Siyasette, diğer bir problemde, dalkavuklardır. Her şart ve zeminde, siyasetçilerin yanından ayrılamadığı gibi, kerameti de kendilerinde görürler. Örtülü olarak gönüllerinde, ya kendilerine, ya da yakınlarına makam- mevki beklerler. Liderlerin etrafında, pek çok dalkavukçu vardır. Dalkavukçuluk, bir yozlaşma sürecidir. Bir kısır döngüdür de. Siyaseti, devleti ve politikacıyı da yozlaştıran da bunlardır.
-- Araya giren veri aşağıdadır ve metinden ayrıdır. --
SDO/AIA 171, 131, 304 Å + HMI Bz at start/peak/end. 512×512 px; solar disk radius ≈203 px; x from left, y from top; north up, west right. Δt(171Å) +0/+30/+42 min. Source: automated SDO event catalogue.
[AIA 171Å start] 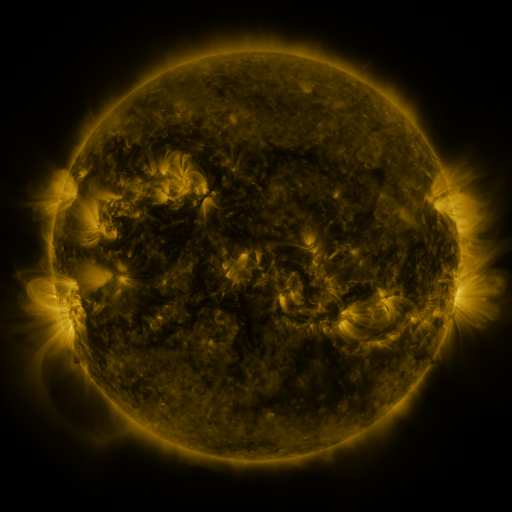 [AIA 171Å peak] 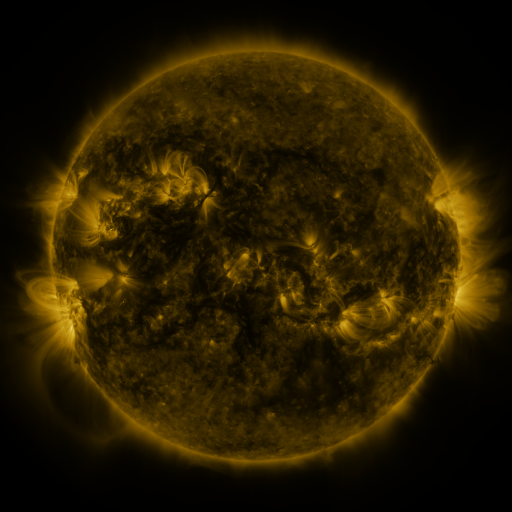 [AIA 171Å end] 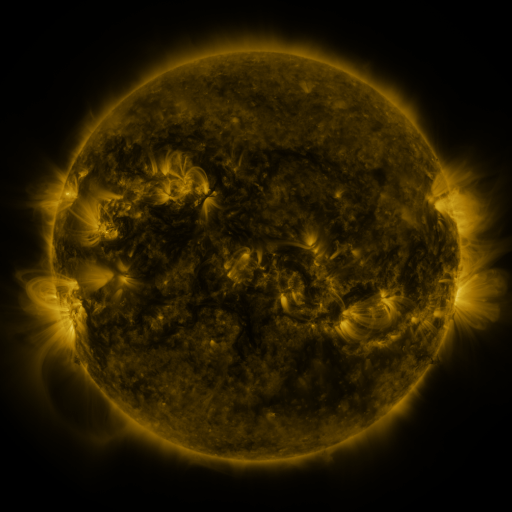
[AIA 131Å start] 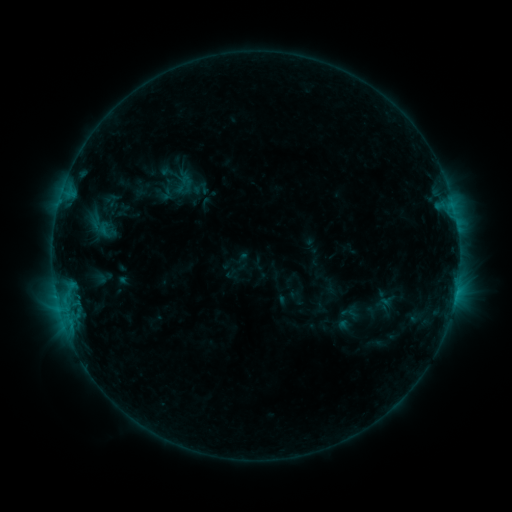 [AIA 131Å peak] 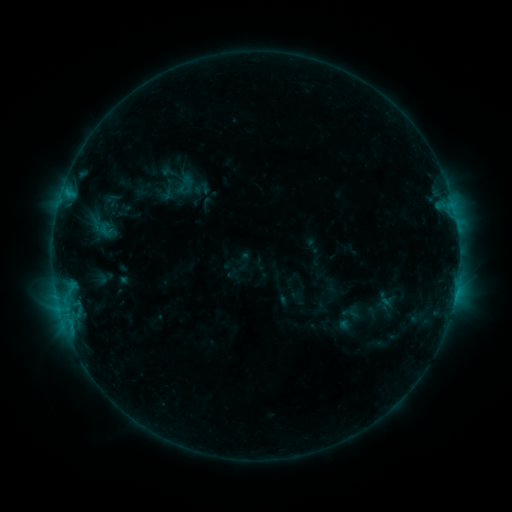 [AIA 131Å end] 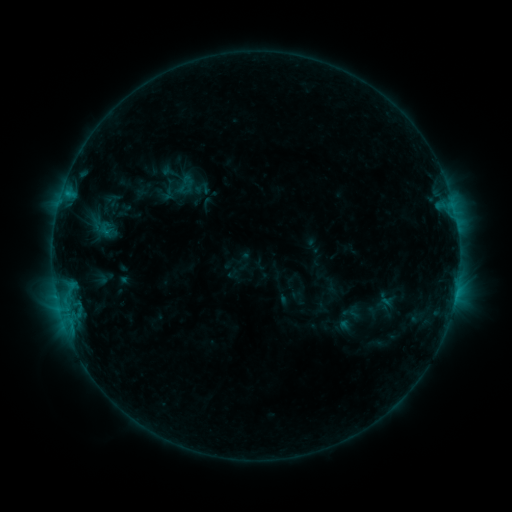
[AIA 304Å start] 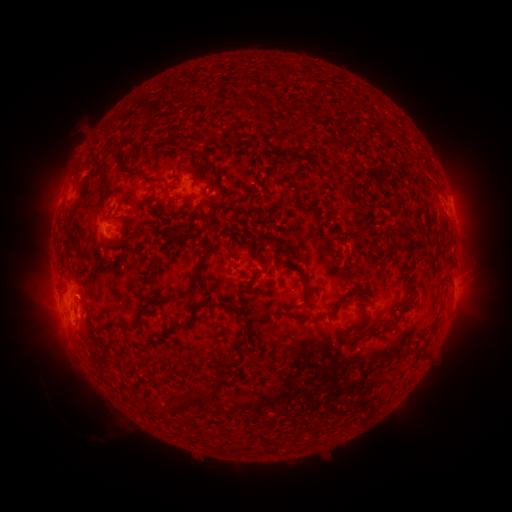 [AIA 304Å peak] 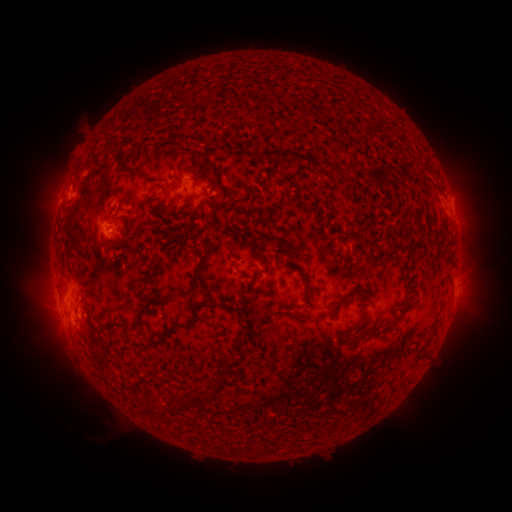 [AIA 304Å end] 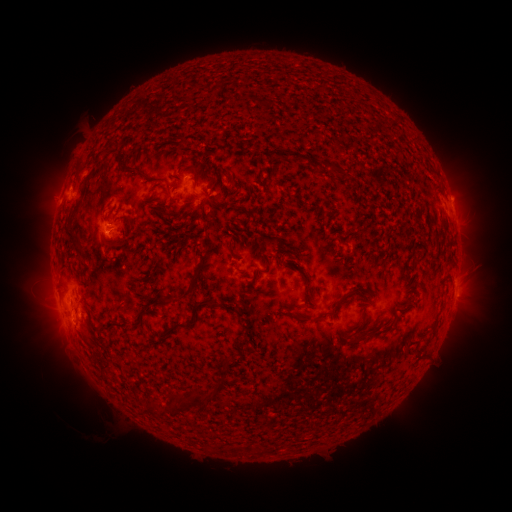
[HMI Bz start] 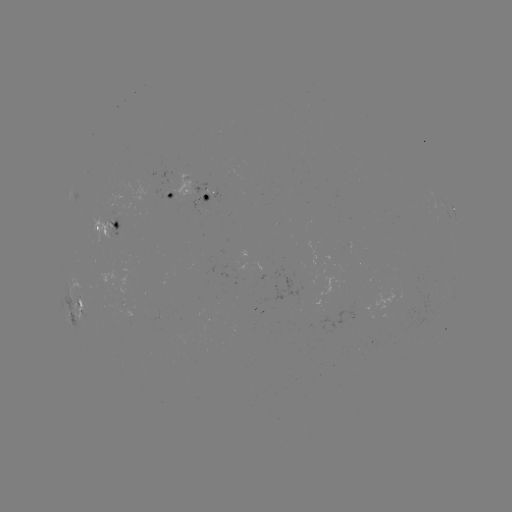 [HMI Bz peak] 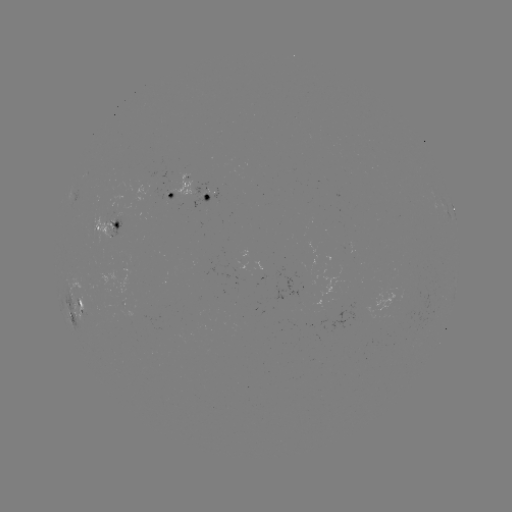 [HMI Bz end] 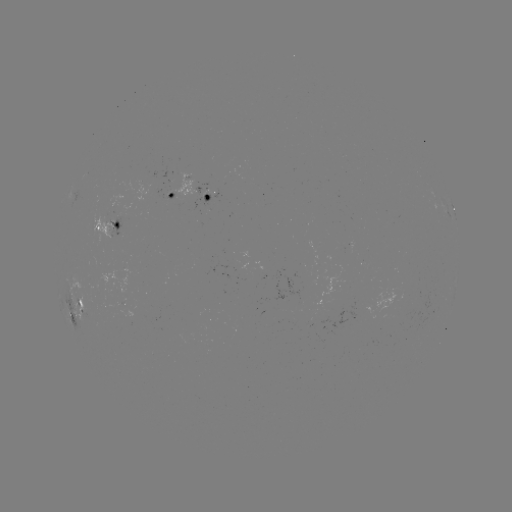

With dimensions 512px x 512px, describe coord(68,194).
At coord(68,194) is B8.3 flare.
Ayrıca bir ülkede şartlar değiştikçe fikirlerin de değişmesi, gelişmesi gerekir. Toplumlar değiştikçe, liderde değişmek zorundadır. Ölene kadar aynı liderle yönetilen bir toplum, değişemediği gibi, yerinde saymaya mahkûmdur. Türkiye, o ülkelerden biridir. Yıllarca siyasette, değişimi yakalamadığı gibi, aynı liderlere de mahkûm oldu.
Hülasa günler günleri, aylar ayları, yıllar yılları, kovalıyor ama siyasette ve liderlerde değişen hiçbir şey yok!